Let me explain.
Lately, I’ve been seeing the same thing play out across calendar moments, campaigns, and even in completely different disciplines.
Take Mother’s Day, Valentine’s, Ramadan…
I’ve seen brands launch ideas that I had previously generated with AI, sometimes word for word.
And behind the scenes?
We use AI to support brief responses, unlock directions, and generate thought starters.
But more and more, I’m seeing the same ideas show up —
in brainstorms, on LinkedIn, in industry gatherings.
🔁 Same themes.
🔁 Same mechanics.
🔁 Same language.
Why?
Because as AI adoption accelerates, this keeps happening:
Two people. Same brief. Tight deadline.
They both turn to AI.
And they both come back with nearly identical results.
Not because they’re not creative.
But because they’re using the same engine trained on the same internet data and getting the same patterns in return.
Even with slightly different prompts, the output converges.
AI is clean.
It’s fast.
But it’s becoming dangerously predictable.
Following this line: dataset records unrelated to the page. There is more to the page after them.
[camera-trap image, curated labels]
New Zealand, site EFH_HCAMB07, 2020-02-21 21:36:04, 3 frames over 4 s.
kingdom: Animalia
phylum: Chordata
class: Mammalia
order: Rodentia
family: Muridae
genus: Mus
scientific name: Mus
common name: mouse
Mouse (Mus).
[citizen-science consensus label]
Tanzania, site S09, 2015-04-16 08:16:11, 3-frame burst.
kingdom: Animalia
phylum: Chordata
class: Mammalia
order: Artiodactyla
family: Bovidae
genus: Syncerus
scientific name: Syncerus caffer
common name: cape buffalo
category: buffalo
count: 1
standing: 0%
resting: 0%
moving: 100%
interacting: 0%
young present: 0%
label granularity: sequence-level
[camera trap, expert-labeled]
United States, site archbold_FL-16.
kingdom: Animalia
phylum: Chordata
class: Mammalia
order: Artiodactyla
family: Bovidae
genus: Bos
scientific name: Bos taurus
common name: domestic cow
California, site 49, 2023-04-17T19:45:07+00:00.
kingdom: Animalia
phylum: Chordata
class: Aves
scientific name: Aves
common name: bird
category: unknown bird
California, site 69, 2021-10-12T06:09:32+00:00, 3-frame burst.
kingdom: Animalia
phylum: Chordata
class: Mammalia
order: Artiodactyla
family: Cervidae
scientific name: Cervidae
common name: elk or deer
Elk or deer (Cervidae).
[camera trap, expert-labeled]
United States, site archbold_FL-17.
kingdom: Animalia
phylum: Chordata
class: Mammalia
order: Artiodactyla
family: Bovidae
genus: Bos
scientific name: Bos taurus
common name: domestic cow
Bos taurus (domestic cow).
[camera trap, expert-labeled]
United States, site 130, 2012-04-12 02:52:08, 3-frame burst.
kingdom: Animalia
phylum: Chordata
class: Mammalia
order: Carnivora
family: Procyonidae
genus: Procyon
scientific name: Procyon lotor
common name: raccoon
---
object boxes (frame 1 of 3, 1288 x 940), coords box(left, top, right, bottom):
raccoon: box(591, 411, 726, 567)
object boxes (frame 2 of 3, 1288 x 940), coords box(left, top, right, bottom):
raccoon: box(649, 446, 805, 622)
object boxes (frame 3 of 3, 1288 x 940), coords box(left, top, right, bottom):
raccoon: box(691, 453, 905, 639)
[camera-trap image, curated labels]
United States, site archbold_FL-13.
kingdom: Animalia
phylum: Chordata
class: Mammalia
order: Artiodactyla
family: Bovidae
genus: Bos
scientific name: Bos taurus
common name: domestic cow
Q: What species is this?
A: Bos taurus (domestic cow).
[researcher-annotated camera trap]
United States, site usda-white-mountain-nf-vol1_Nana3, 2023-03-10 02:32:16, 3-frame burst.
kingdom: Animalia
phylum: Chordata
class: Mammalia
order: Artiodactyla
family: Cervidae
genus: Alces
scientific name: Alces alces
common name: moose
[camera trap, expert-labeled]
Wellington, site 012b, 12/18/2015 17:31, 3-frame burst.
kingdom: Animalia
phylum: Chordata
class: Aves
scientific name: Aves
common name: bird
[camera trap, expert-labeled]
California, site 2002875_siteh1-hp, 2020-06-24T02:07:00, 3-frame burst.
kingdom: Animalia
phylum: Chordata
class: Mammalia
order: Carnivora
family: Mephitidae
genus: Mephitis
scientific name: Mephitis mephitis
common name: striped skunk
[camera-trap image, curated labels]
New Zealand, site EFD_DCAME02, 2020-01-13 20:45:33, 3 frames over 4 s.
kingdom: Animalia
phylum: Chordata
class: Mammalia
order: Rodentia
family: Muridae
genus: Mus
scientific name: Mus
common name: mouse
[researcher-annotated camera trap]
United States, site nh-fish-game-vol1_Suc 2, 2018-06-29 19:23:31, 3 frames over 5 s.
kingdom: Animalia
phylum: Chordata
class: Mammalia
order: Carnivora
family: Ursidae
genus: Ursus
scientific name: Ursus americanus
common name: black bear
And as it spreads across strategy, comms, design, ideation, writing (and beyond),
sameness scales.
⚠️ Everyone pulling from the same machine
⚠️ Everyone sounding more or less… the same
That’s the real risk.
Campaigns that look the same. Feel the same. Say the same.
So how do you stand out?
→ By reshaping the output —
Don’t take it as a final result. Disrupt it. Treat it as the starting point everyone else has access to.
→ By adding friction, timing, and real-world context
Make it live in the moment, not in the dataset.
→ By making it unmistakably yours
AI output is becoming the global default, that’s the real threat to originality.